The current corporate earnings reporting season has posed a dilemma for tech-sector companies, they said.

``Stocks that report bad earnings in July are, of course, destroyed,'' said Terence Gabriel, equity analyst at IDEAglobal.com. ``But if you report in-line earnings, you're probably in trouble, and even if you blow earnings away, the problem is...the next report or the report after probably can't be as good.''

Recent second-quarter corporate earnings reports indicate that a series of six interest rate hikes from the Fed dating back to June 1999 has not yet significantly stunted tech-sector growth.

But forecasts from companies such as Xerox Corp. (NYSE:XRX - news) that include earnings warnings for the second half of 2000 have spurred market participants to focus on the possible future effects of the Fed's rate increases instead of on the market's present condition.

The Nasdaq's underlying technical picture remains positive, analysts said, barring any breakdowns in the biotech and semiconductor sectors.

Companies in the Nasdaq Composite are relatively helpless against the effects of the Fed's credit tightening, but the index can advance if some leaders in the faltering semiconductor and biotech sectors emerge.

``We don't need to see a massive turn in these (semiconductor and biotech) stocks for us to remain bullish -- we merely need them to hold,'' said Todd Gold, vice president of technical research at Gruntal & Co.

``Technically, I think we really haven't broken down yet,'' Gold said. ``We're still bullish at this time, although the breakout that we saw the other week has failed. There's no way to really deny that the lack of leadership is certainly concerning us.''

The Nasdaq Composite rallied to a high of 4,289.06 on July 17, its highest level since April 10. But after the index made this brief top, semiconductor-sector losses send it sinking toward support near 3,800.00, analysts said. The index ended Wednesday at 3,987.92, down 1 percent on the day.

If the semiconductor and biotech indexes that led the Nasdaq's initial gains add to recent heavy losses, the entire Nasdaq Composite could suffer considerably, Gold said.

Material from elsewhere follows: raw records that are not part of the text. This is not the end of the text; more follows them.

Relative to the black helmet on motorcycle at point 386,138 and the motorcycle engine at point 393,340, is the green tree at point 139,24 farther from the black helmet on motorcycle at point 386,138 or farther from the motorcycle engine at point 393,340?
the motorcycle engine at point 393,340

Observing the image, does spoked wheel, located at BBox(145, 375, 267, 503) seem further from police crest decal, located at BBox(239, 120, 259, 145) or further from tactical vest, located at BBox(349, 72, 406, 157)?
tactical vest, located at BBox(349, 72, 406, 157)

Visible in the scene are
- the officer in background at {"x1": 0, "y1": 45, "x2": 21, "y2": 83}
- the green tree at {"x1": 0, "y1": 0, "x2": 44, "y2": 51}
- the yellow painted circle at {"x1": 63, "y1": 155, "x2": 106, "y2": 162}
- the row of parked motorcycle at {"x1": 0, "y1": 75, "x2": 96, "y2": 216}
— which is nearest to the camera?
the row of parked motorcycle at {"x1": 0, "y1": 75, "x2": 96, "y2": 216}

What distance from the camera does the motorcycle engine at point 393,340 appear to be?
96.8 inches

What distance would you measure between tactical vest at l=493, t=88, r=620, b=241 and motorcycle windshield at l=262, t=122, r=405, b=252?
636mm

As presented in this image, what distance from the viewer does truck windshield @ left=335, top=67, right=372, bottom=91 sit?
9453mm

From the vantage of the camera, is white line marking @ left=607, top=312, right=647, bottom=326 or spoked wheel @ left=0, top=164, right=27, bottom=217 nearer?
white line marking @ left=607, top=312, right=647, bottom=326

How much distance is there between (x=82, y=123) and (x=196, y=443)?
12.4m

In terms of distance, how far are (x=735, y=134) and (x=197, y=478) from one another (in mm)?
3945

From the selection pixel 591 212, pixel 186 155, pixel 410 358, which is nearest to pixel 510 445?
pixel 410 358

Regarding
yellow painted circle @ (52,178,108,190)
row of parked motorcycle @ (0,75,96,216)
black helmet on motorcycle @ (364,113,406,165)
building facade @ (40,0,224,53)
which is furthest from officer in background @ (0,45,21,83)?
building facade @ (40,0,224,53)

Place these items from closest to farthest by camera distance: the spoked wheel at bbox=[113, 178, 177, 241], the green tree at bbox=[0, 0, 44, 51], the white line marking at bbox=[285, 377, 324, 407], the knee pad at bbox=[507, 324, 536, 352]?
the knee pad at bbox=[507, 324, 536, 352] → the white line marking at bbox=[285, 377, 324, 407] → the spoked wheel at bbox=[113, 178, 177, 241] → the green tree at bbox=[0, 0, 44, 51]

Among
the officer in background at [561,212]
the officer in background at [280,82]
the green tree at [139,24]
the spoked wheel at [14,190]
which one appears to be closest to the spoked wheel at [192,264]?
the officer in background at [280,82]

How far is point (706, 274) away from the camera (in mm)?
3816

But the closely watched semiconductor index (^SOXX - news), which ended Wednesday at 1,034.20, down 6.4 percent on the day, has taken a beating. The index double-topped on June 20-22 and July 17-18 but pared gains and is now approaching a crucial level of support from 960 to 1,000, technicians said.

``If we hold that level, I think we could bounce back to 1,200, and that would be what we're looking for,'' Gold said.

Without assistance from its semiconductor shares, the Nasdaq Composite's outlook could turn bearish. But Gold said the more likely scenario would be for the index to hold near 3,750.00 to 3,800.00.

``We still maintain our 4,475.00 objective for the Composite, but I don't think that's going to happen this week,'' he said.

Gold remained hopeful that the Nasdaq Composite's slightly bullish trend signals would nullify the effects of corporate earnings warnings and Fed policy decisions.

``I think that the lower end of the trading range that we were in from the beginning of June, right around the 3,750.00 to 3,800.00 area, should limit any downside that we see here in the near term,'' Gold said.

Recent anaemic Nasdaq trading volume, characterised by a preponderance of sellers over buyers, has caused the index to fluctuate violently, analysts said.

``In that kind of thin environment, swings can just be enormous, and right now it doesn't look like that's going to change,'' Gabriel said. ``The path of least resistance is down.''

Key employment cost index data, due out Thursday, and next month's consumer price index and producer price index figures will prove crucial in determining the market's fate, analysts said.

A benign ECI figure could help assure market participants that the Fed will keep interest rates steady and possibly bolster the effects of technicals and strong earnings reports.

But if ECI comes in stronger than expected, concerns about a slowdown in the second half of the year will be heightened.

``If it's above-expected ECI, then I think we threaten to go back toward the April-May lows,'' Gabriel said. If it's benign, then we can maybe begin...a move that can send the average up toward the March highs."